* **EXERCISE TEXT**
++++++++++
Atomwise develops machine learning-based discovery engines and uses artificial intelligence (AI)-based neural networks to help discover new medicines. It predicts drug candidates for pharmaceutical companies, start-ups, and research institutions and designs drugs using computational drug design. It was formerly known as Chematria. The company was founded in 2012 and is based in San Francisco, California.
Aria Pharmaceuticals operates as a preclinical-stage pharmaceutical company that focuses on the discovery and development of novel, small-molecule therapies in the pharmaceutical industry. The company's main service is the development of new treatments for complex and hard-to-treat diseases using its proprietary symphony platform, which combines biomedical data and artificial intelligence to increase the success rates of drug discovery. Aria Pharmaceuticals primarily serves the healthcare sector, specifically targeting areas where new therapies are most needed. It was founded in 2014 and is based in Palo Alto, California.

Healx focused on drug discovery in the healthcare sector. The company specializes in developing treatments for rare diseases by leveraging artificial intelligence and drug development expertise. Healx was formerly known as Healx3. It was founded in 2014 and is based in Cambridge, United Kingdom.

Standigm specializes in AI-driven drug discovery within the pharmaceutical industry. The company provides services, including target identification, lead generation, and optimization, as well as AI SaaS solutions for drug development. Standigm primarily serves sectors engaged in pharmaceutical research and drug development. It was founded in 2015 and is based in Seoul, South Korea.

Aitia operates as a biotechnology company. It utilizes causal artificial intelligence (AI), multi-omic patient data, and Gemini Digital Twins to study the biological mechanisms of diseases in the oncology and neurodegenerative disease sectors. The company aims to create computational representations of diseases to assist in the development of therapies. It was founded in 2000 and is based in Somerville, Massachusetts.

Insilico Medicine focuses on artificial intelligence in drug discovery and development. The company provides artificial intelligence platforms for multi-omics target discovery, deep biology analysis, automated drug design, and predicting outcomes in clinical trials. The technologies are intended to assist in the process of discovering and developing new medications for various diseases. It was founded in 2014 and is based in New Territories, Hong Kong.
++++++++++
* **QUESTIONS ON THE MATERIAL**
**a.** Rewrite the paragraph of the text on AI drug discovery companies that begins "Healx focused on drug discovery" as a short list that keeps its main facts.
**b.** Write out the passage of the text on AI drug discovery companies starting at "Healx focused on" and ending at "Seoul, South Korea.", with "rare diseases" swapped for "orphan diseases".

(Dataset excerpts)
++++++++++
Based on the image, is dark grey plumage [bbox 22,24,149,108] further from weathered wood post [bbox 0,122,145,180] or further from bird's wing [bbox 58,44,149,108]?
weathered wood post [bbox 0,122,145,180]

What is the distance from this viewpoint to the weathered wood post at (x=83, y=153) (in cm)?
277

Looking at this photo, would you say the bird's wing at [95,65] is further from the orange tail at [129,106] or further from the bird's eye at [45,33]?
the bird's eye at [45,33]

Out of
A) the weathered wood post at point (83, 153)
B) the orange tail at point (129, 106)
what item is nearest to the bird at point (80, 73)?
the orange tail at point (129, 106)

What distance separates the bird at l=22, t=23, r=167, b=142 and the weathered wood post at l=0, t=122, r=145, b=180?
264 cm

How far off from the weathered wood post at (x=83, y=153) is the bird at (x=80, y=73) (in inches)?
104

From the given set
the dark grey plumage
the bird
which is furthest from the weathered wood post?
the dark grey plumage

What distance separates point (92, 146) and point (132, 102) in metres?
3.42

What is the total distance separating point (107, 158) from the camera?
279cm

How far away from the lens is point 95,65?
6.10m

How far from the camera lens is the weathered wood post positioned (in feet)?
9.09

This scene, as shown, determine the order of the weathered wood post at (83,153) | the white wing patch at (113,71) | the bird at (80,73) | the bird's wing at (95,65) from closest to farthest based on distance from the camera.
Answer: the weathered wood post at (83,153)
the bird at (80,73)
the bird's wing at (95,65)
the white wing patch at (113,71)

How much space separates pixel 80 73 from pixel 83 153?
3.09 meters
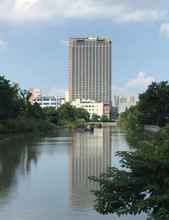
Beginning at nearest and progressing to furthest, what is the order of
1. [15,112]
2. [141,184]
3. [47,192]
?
[141,184] < [47,192] < [15,112]

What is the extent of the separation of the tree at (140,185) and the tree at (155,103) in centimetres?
6894

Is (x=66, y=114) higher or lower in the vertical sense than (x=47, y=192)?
higher

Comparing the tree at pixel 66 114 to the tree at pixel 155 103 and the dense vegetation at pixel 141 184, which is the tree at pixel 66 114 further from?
the dense vegetation at pixel 141 184

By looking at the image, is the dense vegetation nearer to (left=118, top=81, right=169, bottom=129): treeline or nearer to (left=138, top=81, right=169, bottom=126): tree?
(left=118, top=81, right=169, bottom=129): treeline

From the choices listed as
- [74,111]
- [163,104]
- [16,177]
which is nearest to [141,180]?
[16,177]

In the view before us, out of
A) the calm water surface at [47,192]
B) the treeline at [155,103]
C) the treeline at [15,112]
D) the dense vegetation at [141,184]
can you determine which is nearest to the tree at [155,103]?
the treeline at [155,103]

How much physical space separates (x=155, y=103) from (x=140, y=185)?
237 feet

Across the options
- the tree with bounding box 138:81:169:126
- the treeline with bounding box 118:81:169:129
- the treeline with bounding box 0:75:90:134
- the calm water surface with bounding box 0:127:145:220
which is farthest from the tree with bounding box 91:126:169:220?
the tree with bounding box 138:81:169:126

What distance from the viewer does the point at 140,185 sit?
6852mm

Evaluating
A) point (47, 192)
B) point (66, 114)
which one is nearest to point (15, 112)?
point (47, 192)

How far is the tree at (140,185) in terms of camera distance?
659cm

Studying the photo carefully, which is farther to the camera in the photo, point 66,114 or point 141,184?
point 66,114

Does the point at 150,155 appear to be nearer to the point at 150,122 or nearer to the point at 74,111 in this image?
the point at 150,122

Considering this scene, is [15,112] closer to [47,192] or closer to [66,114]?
[47,192]
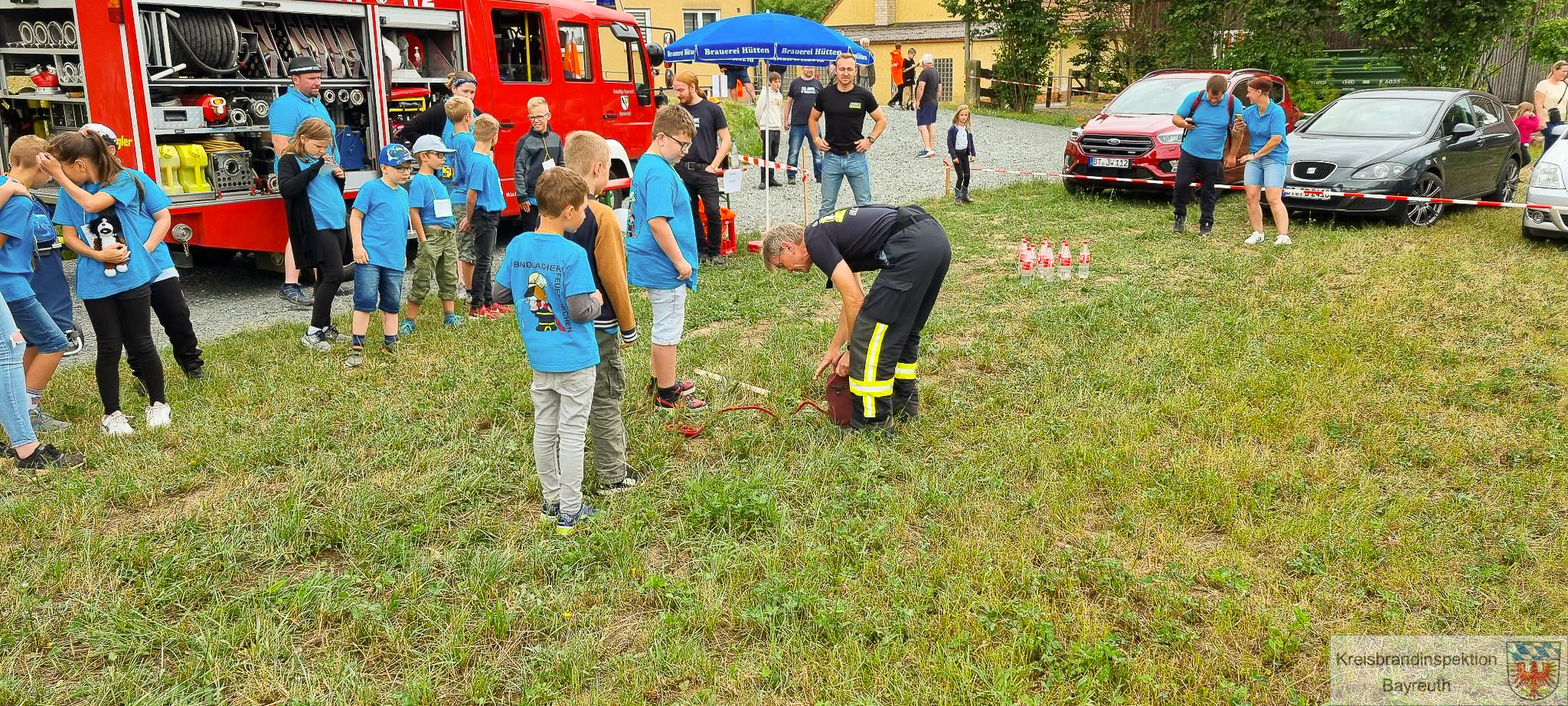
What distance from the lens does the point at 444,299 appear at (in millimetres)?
7590

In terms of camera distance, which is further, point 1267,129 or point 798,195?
point 798,195

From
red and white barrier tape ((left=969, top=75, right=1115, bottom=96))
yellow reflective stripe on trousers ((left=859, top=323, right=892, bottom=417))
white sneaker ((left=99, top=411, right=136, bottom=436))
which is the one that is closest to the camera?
yellow reflective stripe on trousers ((left=859, top=323, right=892, bottom=417))

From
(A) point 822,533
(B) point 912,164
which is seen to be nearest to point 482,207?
(A) point 822,533

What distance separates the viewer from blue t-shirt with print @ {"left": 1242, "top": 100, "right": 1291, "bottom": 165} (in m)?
9.49

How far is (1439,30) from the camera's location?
18125 mm

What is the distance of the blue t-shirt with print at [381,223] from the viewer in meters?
6.67

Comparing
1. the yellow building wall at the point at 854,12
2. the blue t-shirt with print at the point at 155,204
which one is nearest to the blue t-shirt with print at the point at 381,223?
the blue t-shirt with print at the point at 155,204

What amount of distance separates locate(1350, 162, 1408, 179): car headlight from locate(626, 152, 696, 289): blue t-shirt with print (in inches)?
326

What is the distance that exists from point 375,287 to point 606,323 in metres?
2.92

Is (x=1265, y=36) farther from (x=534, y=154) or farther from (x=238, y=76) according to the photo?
(x=238, y=76)

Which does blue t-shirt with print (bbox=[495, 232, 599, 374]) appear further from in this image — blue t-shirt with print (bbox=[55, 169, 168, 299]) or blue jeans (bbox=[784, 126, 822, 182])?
blue jeans (bbox=[784, 126, 822, 182])

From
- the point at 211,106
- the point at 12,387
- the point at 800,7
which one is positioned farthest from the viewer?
the point at 800,7

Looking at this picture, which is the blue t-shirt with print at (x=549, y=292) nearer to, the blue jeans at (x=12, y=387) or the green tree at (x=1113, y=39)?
the blue jeans at (x=12, y=387)

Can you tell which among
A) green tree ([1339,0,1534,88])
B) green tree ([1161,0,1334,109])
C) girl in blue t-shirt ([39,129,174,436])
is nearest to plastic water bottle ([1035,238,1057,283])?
girl in blue t-shirt ([39,129,174,436])
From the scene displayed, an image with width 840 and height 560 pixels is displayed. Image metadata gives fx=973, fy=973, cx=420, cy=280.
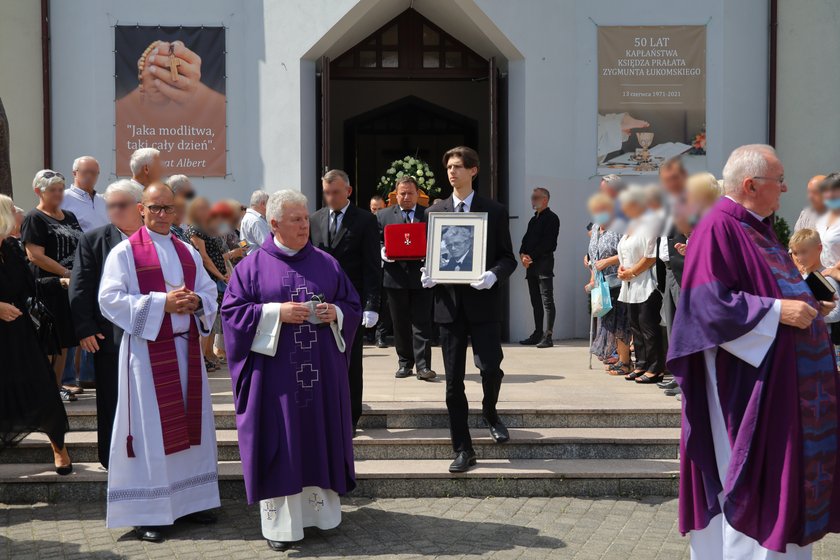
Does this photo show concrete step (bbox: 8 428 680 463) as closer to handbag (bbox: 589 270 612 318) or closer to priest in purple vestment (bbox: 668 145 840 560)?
handbag (bbox: 589 270 612 318)

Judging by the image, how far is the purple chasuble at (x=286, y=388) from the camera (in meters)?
5.55

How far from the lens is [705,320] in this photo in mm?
4297

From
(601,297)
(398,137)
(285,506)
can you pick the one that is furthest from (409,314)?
(398,137)

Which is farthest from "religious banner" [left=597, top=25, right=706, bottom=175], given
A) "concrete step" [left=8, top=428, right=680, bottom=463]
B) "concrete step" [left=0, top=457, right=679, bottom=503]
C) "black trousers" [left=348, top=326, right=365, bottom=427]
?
"concrete step" [left=0, top=457, right=679, bottom=503]

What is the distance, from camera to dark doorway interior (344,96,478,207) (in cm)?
1733

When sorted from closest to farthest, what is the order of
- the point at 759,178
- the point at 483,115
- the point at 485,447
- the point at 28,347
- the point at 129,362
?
the point at 759,178 → the point at 129,362 → the point at 28,347 → the point at 485,447 → the point at 483,115

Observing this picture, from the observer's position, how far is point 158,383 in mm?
5816

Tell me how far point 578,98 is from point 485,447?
678cm

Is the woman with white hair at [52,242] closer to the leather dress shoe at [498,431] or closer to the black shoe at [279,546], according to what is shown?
the black shoe at [279,546]

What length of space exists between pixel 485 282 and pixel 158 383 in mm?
2177

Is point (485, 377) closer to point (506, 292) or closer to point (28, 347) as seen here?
point (28, 347)

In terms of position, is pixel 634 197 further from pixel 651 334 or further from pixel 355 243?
pixel 651 334

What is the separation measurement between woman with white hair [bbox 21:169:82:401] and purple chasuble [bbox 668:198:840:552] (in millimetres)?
4789

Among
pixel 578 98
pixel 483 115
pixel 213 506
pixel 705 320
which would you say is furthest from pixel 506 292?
pixel 705 320
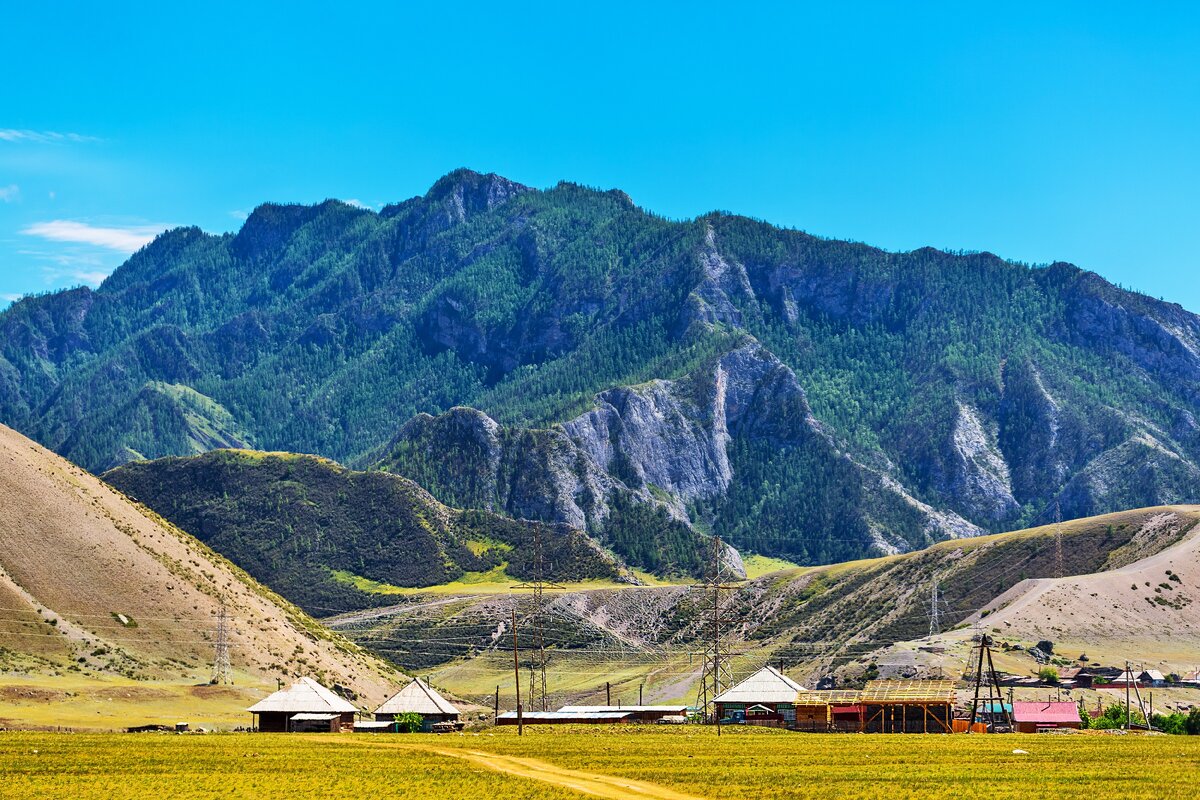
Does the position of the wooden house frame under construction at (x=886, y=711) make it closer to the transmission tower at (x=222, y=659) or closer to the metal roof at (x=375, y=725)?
the metal roof at (x=375, y=725)

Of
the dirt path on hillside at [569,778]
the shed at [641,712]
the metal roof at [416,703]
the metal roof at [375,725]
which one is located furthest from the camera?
the shed at [641,712]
++++++++++
* **ANSWERS BELOW**
**a.**
- Healx: drug discovery in the healthcare sector
- Specialty: treatments for rare diseases, using artificial intelligence and drug development expertise
- Former name: Healx3
- Founded: 2014
- Location: Cambridge, United Kingdom

**b.**
Healx focused on drug discovery in the healthcare sector. The company specializes in developing treatments for orphan diseases by leveraging artificial intelligence and drug development expertise. Healx was formerly known as Healx3. It was founded in 2014 and is based in Cambridge, United Kingdom.

Standigm specializes in AI-driven drug discovery within the pharmaceutical industry. The company provides services, including target identification, lead generation, and optimization, as well as AI SaaS solutions for drug development. Standigm primarily serves sectors engaged in pharmaceutical research and drug development. It was founded in 2015 and is based in Seoul, South Korea.